2. Kognitive Umstrukturierung. Sind negative Gedankenmuster identifiziert, gilt es, diese durch positive zu ersetzen. Sind die bisherigen Glaubenssätze wirklich wahr und alternativlos?

3. Dankbarkeit praktizieren. Regelmäßige Dankbarkeitsübungen helfen dabei, das Gehirn auf Positives zu trainieren. Stoiber rät dazu, ein Dankbarkeitstagebuch zu führen, in dem täglich drei bis fünf Dinge notiert werden, für die man dankbar ist.

4. Positive Selbstgespräche. Auf innere Selbstgespräche achten: "Sprich mit dir selbst, als wärst du dein eigener bester Freund", rät die Psychologin.

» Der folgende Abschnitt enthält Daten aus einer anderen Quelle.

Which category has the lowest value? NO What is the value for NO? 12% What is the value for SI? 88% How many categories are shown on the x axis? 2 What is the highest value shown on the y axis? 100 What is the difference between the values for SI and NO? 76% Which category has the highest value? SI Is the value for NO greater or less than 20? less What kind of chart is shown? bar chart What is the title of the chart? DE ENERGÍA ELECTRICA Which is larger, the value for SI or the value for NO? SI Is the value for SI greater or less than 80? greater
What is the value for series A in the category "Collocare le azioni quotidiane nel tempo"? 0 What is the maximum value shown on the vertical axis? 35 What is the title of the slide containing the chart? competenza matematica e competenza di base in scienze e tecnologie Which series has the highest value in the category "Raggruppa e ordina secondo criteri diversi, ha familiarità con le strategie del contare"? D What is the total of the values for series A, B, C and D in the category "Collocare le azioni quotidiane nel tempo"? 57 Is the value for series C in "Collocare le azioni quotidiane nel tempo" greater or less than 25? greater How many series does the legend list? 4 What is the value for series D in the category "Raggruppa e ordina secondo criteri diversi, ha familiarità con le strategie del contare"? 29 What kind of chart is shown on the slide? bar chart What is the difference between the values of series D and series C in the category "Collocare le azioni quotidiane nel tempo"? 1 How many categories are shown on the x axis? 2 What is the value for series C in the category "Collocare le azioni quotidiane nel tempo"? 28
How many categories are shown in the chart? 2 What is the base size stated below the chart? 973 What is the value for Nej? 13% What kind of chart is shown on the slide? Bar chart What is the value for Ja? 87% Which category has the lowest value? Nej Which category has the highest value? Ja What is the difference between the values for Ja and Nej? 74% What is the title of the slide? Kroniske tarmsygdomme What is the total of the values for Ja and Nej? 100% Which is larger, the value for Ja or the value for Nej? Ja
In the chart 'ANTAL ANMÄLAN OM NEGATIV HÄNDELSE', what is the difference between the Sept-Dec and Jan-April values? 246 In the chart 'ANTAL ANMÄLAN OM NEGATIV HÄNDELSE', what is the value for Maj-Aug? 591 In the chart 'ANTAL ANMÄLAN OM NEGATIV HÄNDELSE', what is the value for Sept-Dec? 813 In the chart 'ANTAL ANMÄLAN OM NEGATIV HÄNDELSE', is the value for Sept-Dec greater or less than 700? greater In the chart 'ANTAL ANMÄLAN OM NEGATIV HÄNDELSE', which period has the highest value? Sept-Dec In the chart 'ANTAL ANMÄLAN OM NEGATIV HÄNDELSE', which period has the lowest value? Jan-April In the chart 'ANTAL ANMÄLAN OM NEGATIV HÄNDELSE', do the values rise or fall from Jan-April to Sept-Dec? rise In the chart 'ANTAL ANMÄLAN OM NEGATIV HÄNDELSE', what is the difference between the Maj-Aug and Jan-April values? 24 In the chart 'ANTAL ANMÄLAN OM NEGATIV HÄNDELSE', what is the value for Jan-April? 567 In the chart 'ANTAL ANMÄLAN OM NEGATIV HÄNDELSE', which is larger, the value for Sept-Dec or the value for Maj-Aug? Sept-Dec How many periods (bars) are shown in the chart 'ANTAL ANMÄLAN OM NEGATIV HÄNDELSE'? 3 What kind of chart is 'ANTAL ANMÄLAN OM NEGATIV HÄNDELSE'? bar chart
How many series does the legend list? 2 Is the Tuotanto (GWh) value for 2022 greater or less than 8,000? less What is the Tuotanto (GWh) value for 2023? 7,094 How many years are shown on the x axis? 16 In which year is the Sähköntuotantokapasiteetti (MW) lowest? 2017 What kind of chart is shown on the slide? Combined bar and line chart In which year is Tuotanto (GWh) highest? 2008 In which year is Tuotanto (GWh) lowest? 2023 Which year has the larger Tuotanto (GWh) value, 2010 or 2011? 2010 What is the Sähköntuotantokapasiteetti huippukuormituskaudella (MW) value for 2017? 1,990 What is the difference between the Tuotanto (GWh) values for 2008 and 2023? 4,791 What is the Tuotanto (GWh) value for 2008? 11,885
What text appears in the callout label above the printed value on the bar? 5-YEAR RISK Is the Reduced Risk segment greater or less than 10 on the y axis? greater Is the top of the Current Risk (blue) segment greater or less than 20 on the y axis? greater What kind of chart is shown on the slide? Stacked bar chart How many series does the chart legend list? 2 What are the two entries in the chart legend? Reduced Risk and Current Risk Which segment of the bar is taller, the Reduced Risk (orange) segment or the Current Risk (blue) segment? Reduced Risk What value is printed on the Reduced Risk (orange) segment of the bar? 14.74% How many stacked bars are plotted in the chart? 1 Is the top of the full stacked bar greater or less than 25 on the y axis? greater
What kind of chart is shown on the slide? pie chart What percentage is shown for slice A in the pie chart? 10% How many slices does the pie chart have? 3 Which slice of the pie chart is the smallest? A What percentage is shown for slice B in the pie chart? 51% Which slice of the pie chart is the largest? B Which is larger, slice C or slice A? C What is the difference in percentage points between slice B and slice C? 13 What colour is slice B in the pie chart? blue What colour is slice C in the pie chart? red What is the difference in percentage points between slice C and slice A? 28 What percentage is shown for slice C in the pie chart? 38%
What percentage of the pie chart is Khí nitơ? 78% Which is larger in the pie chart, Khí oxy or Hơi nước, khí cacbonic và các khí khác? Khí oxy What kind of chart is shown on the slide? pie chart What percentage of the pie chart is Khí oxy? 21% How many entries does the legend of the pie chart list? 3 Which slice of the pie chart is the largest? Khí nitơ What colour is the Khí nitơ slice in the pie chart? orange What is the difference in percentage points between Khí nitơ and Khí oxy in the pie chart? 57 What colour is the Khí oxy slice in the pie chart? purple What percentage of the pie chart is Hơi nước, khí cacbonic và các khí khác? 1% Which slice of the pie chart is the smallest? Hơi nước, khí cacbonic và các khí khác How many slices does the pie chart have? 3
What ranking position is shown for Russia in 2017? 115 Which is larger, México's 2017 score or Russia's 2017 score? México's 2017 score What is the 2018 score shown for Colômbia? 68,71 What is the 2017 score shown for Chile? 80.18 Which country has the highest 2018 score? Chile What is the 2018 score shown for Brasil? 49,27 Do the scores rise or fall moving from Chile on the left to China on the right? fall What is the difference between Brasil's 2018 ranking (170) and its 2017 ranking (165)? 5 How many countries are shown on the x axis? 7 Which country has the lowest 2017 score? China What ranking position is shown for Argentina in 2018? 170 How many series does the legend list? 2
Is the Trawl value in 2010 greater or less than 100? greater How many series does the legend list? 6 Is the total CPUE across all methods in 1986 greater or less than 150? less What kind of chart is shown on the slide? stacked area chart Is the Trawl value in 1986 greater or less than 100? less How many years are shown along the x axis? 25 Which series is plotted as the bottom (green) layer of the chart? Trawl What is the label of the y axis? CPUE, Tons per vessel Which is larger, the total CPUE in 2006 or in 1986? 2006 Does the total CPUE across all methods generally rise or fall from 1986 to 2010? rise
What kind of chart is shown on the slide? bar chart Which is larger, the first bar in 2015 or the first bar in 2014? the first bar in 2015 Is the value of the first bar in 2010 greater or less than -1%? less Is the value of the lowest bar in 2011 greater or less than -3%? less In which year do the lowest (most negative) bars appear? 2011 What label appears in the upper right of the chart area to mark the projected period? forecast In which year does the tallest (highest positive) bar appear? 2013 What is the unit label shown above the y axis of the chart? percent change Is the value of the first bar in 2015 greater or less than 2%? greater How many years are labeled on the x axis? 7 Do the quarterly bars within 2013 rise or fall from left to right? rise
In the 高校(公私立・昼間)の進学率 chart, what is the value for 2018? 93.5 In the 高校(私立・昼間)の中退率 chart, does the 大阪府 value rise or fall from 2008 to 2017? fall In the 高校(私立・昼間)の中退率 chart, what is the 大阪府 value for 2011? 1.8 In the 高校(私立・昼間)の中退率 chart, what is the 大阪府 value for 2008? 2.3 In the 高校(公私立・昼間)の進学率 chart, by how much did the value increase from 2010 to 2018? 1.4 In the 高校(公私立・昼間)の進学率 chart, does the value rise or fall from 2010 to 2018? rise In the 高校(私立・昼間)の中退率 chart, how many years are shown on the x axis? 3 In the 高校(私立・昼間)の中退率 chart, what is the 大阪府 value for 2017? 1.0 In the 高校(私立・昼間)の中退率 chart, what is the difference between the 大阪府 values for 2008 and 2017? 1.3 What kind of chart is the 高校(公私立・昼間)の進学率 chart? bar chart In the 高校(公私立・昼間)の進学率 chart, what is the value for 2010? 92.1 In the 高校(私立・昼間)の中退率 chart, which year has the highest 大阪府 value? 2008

5. Visualisierungstechniken. Visualisierung kann als Werkzeug genutzt werden, um positive Zukunftsszenarien entstehen zu lassen. "Stelle dir lebhaft vor, wie du deine Ziele erreichst und wie sich dein Leben positiv verändert, wenn du diese Ziele erreichst. Die Visualisierung kann helfen, ein positives Mindset zu fördern und das Unterbewusstsein auf Erfolg und Wachstum auszurichten", so Stoiber.

Dieser Beitrag erschien ursprünglich in der News-Printausgabe Nr. 33/2023.